Let those who've never driven for 10 minutes without realizing that the back door of the car is open and the kid's car seat is missing cast the first stone, I say.
Everyone has some parenthood story that makes them wince, right? Once I left the front door to the house open, and Daughter went out, got on a plane and left for Brazil, and we haven't seen her since.
Granted, she was 18, and we drove her to the airport, but there are days I still kick myself about it.
Anyhow, here are some random thoughts about the toddler who fell out of a car in Mankato.
No. 1: The obligatory sneer of the Scoffing Boomer, that lovable old coot who had it rougher than these lame kids today.
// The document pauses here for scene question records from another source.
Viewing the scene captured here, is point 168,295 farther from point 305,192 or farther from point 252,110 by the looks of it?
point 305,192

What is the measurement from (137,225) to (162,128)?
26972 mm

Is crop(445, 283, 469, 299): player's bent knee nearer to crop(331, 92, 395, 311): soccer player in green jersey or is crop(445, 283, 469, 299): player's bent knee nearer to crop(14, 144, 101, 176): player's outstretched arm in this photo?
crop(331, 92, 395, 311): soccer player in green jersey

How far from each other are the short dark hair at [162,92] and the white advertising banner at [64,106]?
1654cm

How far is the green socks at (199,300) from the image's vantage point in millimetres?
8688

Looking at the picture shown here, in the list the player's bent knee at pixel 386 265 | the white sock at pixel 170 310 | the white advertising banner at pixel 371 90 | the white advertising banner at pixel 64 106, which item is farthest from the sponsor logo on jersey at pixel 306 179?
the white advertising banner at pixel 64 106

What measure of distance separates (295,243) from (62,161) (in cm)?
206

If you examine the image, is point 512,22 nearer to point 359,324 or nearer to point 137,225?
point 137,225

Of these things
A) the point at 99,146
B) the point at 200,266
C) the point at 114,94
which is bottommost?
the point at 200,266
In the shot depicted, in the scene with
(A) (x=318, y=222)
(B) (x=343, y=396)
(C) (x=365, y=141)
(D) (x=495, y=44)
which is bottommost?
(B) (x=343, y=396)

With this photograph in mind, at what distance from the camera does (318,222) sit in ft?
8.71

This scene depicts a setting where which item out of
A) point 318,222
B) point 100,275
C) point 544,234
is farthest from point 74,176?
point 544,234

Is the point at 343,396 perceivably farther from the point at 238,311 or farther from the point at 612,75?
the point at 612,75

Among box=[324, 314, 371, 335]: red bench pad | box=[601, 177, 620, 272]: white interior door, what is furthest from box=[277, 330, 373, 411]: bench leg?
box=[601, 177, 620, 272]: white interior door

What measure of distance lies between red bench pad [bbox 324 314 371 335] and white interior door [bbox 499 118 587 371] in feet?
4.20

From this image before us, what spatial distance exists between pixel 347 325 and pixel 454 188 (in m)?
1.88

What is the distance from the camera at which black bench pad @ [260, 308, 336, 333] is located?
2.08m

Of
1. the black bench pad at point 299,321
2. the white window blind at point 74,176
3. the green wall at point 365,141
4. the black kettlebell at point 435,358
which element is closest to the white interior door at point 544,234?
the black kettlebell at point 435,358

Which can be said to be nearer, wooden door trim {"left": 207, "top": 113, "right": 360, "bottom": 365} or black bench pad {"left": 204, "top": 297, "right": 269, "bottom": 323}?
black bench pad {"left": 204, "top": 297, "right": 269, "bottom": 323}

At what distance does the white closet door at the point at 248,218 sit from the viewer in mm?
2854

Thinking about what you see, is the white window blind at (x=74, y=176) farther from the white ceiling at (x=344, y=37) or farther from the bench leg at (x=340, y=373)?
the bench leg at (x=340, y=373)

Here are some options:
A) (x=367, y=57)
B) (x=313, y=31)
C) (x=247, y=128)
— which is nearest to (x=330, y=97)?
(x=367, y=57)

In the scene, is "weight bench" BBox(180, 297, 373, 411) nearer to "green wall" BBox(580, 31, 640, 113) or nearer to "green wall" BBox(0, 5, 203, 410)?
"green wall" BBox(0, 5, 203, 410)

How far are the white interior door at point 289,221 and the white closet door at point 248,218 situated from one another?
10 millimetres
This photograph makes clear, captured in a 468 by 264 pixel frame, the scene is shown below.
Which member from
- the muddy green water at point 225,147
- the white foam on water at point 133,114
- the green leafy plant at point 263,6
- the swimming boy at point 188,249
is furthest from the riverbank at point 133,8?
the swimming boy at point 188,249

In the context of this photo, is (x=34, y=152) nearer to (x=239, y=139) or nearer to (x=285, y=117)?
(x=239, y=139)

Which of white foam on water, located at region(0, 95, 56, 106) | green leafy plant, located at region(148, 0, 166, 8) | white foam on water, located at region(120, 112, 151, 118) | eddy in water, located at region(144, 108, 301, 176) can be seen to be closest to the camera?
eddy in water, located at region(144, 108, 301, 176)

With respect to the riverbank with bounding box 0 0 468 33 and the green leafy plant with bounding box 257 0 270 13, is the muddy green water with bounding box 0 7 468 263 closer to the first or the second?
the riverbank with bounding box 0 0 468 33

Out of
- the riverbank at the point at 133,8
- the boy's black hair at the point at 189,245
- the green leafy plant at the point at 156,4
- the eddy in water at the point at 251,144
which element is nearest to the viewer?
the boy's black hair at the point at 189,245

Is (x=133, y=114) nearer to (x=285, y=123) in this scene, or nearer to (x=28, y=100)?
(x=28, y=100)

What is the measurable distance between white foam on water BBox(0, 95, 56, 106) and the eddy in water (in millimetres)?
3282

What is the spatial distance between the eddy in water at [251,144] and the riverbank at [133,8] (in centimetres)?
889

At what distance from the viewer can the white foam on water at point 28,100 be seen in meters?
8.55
"Why, when I was a kid, there was none of this roping down Junior like, what was that guy in the 'Silent Lamb' movie, Cannibal Licker? Hannibal Lecturer? You know the guy. That's what they do to kids these days.
"Anyway, we sat in the front seat, no belts, and Dad drove with one hand on the wheel because the other had to be free for smoking, and I'd be looking right at the dashboard, which was a sharp piece of creased sheet metal covered with nothin' but paint. If he braked sharply: Wham! Right into the ol' dashboard. Eventually (fingers a thick line of scar tissue by the hairline) you learned to keep your hands out at all times. Sure, I got my bell rung from time to time, but it hidn't durt me or do no dasting lamage."
Thank you, Scoffing Boomer. I remember those days, as well. Even after seat belts were mandated, my primary safety device was my mother's forearm. If she had to stop quickly, her arm would shoot out at sternum level to keep me from genuflecting to the dashboard.